- [THE EXERCISE] Reproduce the entries below with "in meters" switched to "in units of meters" wherever it occurs, leaving every other character as it is.

- [DATA TO USE]

☆ ☆ ☆ ☆ ☆

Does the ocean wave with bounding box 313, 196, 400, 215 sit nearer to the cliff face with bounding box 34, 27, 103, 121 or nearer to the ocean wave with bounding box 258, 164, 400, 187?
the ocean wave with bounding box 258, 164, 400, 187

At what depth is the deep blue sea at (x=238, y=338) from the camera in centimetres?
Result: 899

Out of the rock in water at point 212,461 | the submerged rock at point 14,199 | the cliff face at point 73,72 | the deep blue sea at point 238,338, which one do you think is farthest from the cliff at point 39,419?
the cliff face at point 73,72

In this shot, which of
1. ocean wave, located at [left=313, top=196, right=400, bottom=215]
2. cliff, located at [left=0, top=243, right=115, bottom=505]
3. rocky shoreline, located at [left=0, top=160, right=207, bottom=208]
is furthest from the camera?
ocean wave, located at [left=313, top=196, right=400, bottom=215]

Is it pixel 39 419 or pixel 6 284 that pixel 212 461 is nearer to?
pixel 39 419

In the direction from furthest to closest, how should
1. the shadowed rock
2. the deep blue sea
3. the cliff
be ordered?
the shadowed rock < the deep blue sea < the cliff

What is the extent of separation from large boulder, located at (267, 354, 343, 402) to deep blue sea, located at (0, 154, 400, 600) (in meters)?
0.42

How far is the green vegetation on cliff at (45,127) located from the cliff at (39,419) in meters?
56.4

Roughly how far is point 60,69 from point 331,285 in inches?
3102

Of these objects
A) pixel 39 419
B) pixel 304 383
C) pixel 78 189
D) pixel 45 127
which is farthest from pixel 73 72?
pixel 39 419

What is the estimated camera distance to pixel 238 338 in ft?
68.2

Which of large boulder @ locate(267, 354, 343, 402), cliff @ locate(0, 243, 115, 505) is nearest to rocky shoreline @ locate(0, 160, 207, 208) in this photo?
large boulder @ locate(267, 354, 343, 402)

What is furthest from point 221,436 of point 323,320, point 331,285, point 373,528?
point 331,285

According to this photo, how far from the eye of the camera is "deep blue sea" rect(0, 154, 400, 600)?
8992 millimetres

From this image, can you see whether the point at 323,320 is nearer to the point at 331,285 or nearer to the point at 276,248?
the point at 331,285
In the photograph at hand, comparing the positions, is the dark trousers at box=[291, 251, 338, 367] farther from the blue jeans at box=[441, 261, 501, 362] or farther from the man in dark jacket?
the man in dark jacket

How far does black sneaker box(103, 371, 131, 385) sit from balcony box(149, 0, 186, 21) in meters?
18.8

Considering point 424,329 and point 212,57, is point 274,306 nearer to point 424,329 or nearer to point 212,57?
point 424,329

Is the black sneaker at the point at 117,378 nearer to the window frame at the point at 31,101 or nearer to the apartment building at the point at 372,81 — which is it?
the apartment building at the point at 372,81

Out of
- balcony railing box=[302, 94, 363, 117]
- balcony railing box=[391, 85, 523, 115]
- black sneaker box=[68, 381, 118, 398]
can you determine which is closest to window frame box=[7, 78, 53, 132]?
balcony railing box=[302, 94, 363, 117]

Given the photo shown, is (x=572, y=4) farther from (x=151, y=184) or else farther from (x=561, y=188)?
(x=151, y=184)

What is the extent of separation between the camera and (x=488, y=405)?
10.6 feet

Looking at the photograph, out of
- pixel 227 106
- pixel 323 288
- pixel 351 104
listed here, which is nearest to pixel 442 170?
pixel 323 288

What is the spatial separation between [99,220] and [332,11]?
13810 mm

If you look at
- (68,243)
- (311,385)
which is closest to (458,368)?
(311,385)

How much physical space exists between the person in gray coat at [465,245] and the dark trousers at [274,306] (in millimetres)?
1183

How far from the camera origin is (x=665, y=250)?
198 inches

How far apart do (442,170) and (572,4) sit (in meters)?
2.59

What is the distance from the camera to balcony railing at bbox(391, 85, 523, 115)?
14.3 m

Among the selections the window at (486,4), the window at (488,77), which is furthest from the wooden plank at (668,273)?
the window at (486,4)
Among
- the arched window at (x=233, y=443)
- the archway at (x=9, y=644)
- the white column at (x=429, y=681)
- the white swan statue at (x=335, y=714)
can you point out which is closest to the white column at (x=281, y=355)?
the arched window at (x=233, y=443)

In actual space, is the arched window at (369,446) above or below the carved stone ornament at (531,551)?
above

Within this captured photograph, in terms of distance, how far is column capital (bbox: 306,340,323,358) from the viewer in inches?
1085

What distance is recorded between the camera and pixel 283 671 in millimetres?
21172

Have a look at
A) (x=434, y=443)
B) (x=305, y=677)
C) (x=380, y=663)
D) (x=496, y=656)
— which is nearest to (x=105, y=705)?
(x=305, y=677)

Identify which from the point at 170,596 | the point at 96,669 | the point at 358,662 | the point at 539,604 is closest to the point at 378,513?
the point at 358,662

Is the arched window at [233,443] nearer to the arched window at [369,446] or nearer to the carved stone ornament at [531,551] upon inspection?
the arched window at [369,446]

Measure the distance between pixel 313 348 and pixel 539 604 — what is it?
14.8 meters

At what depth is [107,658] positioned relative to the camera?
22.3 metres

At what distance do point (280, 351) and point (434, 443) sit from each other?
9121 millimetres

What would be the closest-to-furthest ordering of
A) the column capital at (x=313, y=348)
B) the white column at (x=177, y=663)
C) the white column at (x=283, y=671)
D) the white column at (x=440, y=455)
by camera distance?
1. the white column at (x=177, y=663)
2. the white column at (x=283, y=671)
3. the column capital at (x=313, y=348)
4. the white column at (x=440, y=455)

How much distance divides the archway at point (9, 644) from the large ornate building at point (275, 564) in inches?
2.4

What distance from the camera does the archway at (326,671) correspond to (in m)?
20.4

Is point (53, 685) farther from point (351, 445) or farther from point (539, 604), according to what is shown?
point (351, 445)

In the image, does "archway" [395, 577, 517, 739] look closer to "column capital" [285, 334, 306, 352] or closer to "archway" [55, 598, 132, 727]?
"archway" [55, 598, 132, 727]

☆ ☆ ☆ ☆ ☆

- [EXERCISE RESULT]
Does the ocean wave with bounding box 313, 196, 400, 215 sit nearer to the cliff face with bounding box 34, 27, 103, 121 or nearer to the ocean wave with bounding box 258, 164, 400, 187?
the ocean wave with bounding box 258, 164, 400, 187

At what depth is the deep blue sea at (x=238, y=338) from the camera in centimetres?
Result: 899

Out of the rock in water at point 212,461 | the submerged rock at point 14,199 | the cliff face at point 73,72 | the deep blue sea at point 238,338, which one do you think is farthest from the cliff at point 39,419?
the cliff face at point 73,72

In this shot, which of
1. ocean wave, located at [left=313, top=196, right=400, bottom=215]
2. cliff, located at [left=0, top=243, right=115, bottom=505]
3. rocky shoreline, located at [left=0, top=160, right=207, bottom=208]
is furthest from the camera?
ocean wave, located at [left=313, top=196, right=400, bottom=215]

Is it pixel 39 419 or pixel 6 284 that pixel 212 461 is nearer to?
pixel 39 419

In the direction from furthest to closest, how should
1. the shadowed rock
2. the deep blue sea
3. the cliff
be ordered?
the shadowed rock < the deep blue sea < the cliff

What is the extent of separation from large boulder, located at (267, 354, 343, 402) to deep blue sea, located at (0, 154, 400, 600) (in units of meters)?
0.42

How far is the green vegetation on cliff at (45,127) located from the cliff at (39,419) in units of meters?
56.4

Roughly how far is point 60,69 from point 331,285 in inches?
3102

Of these objects
A) pixel 39 419
B) pixel 304 383
C) pixel 78 189
D) pixel 45 127
which is farthest from pixel 73 72?
pixel 39 419

What is the estimated camera distance to pixel 238 338 in ft?
68.2

Which of large boulder @ locate(267, 354, 343, 402), cliff @ locate(0, 243, 115, 505) is nearest to rocky shoreline @ locate(0, 160, 207, 208) in this photo?
large boulder @ locate(267, 354, 343, 402)

What is furthest from point 221,436 of point 323,320, point 331,285, point 373,528?
point 331,285

According to this photo, how far from the eye of the camera is "deep blue sea" rect(0, 154, 400, 600)?
8992 millimetres

From this image, can you see whether the point at 323,320 is nearer to the point at 331,285 or nearer to the point at 276,248?
the point at 331,285
In the photograph at hand, comparing the positions, is the dark trousers at box=[291, 251, 338, 367] farther from the blue jeans at box=[441, 261, 501, 362] or farther from the man in dark jacket?
the man in dark jacket

How far does black sneaker box(103, 371, 131, 385) sit from balcony box(149, 0, 186, 21) in units of meters?
18.8

Considering point 424,329 and point 212,57, is point 274,306 nearer to point 424,329 or nearer to point 212,57?
point 424,329

Is the black sneaker at the point at 117,378 nearer to the window frame at the point at 31,101 or nearer to the apartment building at the point at 372,81 — which is it?
the apartment building at the point at 372,81

Out of
- balcony railing box=[302, 94, 363, 117]
- balcony railing box=[391, 85, 523, 115]
- black sneaker box=[68, 381, 118, 398]
can you determine which is closest to window frame box=[7, 78, 53, 132]?
balcony railing box=[302, 94, 363, 117]

Given the photo shown, is (x=572, y=4) farther from (x=151, y=184) or else farther from (x=561, y=188)?
(x=151, y=184)

What is the extent of separation between the camera and (x=488, y=405)?
10.6 feet

Looking at the photograph, out of
- pixel 227 106
- pixel 323 288
- pixel 351 104
listed here, which is nearest to pixel 442 170?
pixel 323 288

What is the spatial separation between [99,220] and [332,11]?
13810 mm

If you look at
- (68,243)
- (311,385)
which is closest to (458,368)?
(311,385)

How much physical space exists between the person in gray coat at [465,245] and the dark trousers at [274,306] (in millimetres)?
1183

How far from the camera origin is (x=665, y=250)?
198 inches

How far apart do (442,170) and (572,4) sit (in units of meters)?
2.59

What is the distance from the camera to balcony railing at bbox(391, 85, 523, 115)?
14.3 m

Among the selections the window at (486,4), the window at (488,77), which is furthest from the wooden plank at (668,273)?
the window at (486,4)
Among
- the arched window at (x=233, y=443)
- the archway at (x=9, y=644)
- the white column at (x=429, y=681)
- the white swan statue at (x=335, y=714)
can you point out which is closest to the white column at (x=281, y=355)?
the arched window at (x=233, y=443)

In actual space, is the arched window at (369,446) above or below the carved stone ornament at (531,551)?
above

Within this captured photograph, in terms of distance, how far is column capital (bbox: 306,340,323,358) from the viewer in inches?
1085

What distance is recorded between the camera and pixel 283 671 in millimetres?
21172

Have a look at
A) (x=434, y=443)
B) (x=305, y=677)
C) (x=380, y=663)
D) (x=496, y=656)
— which is nearest to (x=105, y=705)?
(x=305, y=677)

Identify which from the point at 170,596 | the point at 96,669 | the point at 358,662 | the point at 539,604 is closest to the point at 378,513?
the point at 358,662

Is the arched window at [233,443] nearer to the arched window at [369,446] or nearer to the carved stone ornament at [531,551] upon inspection?
the arched window at [369,446]

Measure the distance between pixel 313 348 and pixel 539 604 — what is it?
14.8 meters

At what depth is [107,658] positioned relative to the camera?
22.3 metres

At what distance do point (280, 351) and point (434, 443) sit from each other?
9121 millimetres

What would be the closest-to-furthest ordering of
A) the column capital at (x=313, y=348)
B) the white column at (x=177, y=663)
C) the white column at (x=283, y=671)
D) the white column at (x=440, y=455)
by camera distance?
1. the white column at (x=177, y=663)
2. the white column at (x=283, y=671)
3. the column capital at (x=313, y=348)
4. the white column at (x=440, y=455)

How much distance divides the archway at point (9, 644) from the large ornate building at point (275, 564) in inches?
2.4

What distance from the camera does the archway at (326,671) correspond to (in m)?
20.4

Is point (53, 685) farther from point (351, 445) or farther from point (539, 604), according to what is shown?
point (351, 445)

In the image, does "archway" [395, 577, 517, 739] look closer to "column capital" [285, 334, 306, 352] or closer to "archway" [55, 598, 132, 727]?
"archway" [55, 598, 132, 727]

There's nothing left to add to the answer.